My Dear Mr. Secretary: I am quite willing to cooperate with the Allies in this matter30 and hope that you will do so in the appropriate way.

Cordially and sincerely yours,

Woodrow Wilson



Early in 1918, the Allied Powers, including the United States, persuaded the Chinese Government to agree to the expulsion of all Germans [Page 527] in China, estimated to number about 3500. Shipping was provided by His Majesty’s Government and the Japanese Government, and the arrangements for their deportation and internment in Australia were completed for the first batch to start on June 22nd. At the last moment however the Supreme War Council at Versailles decided, in view of the pressing need of all available trained troops on the Western front and also on account of a request for the re-examination of the question of deportation put forward by the Belgian Government in consequence of their fears of the reprisals threatened by the German Government that the vessels allotted for the purpose should be diverted to Vladivostok for the transport of Czecho-Slovak troops to Europe, and the deportation of the enemy residents in China was therefore abandoned.
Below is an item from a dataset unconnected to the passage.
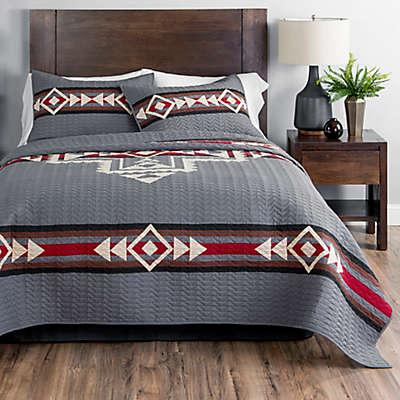 Pendleton® Crossroads Reversible Geometric Quilt Set in Grey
The Chinese Government then proposed to intern the more dangerous enemy subjects at Fangshan south-west of Peking and on Chusan Island off the Chekiang coast. The proposal was approved by the Allied Representatives at Peking, with the exception of the Belgian Minister who feared German reprisals against the population of Belgium. By December so little progress had been made with the internment arrangements by the Chinese Authorities, that it was evident that the policy could never be made a success from the Allied point of view. The Allied communities in China began to clamour for the repatriation of all enemy residents before the conclusion of peace, and at a meeting of the Allied Representatives at Peking on December 13th it was decided to recommend to the respective Allied Governments that all undesirable enemy subjects in China be repatriated. The Representatives stipulated only that the Allied Governments should guarantee to provide the necessary shipping before they approached the Chinese Government. The resolution was worded to cover only “undesirable enemy subjects” to suit the instructions of the United States Minister, which did not permit him to go further. The French Government entirely approved the proposal and His Majesty’s Government held that the expulsion should be enforced against all enemy residents and not only against those regarded as undesirable by the Chinese Government and informed His Majesty’s Minister of their readiness to provide the necessary shipping. The Chinese Government viewed the proposal favourably expressing the hope that in return China would be able to secure the repatriation of a number of Chinese still detained in Germany.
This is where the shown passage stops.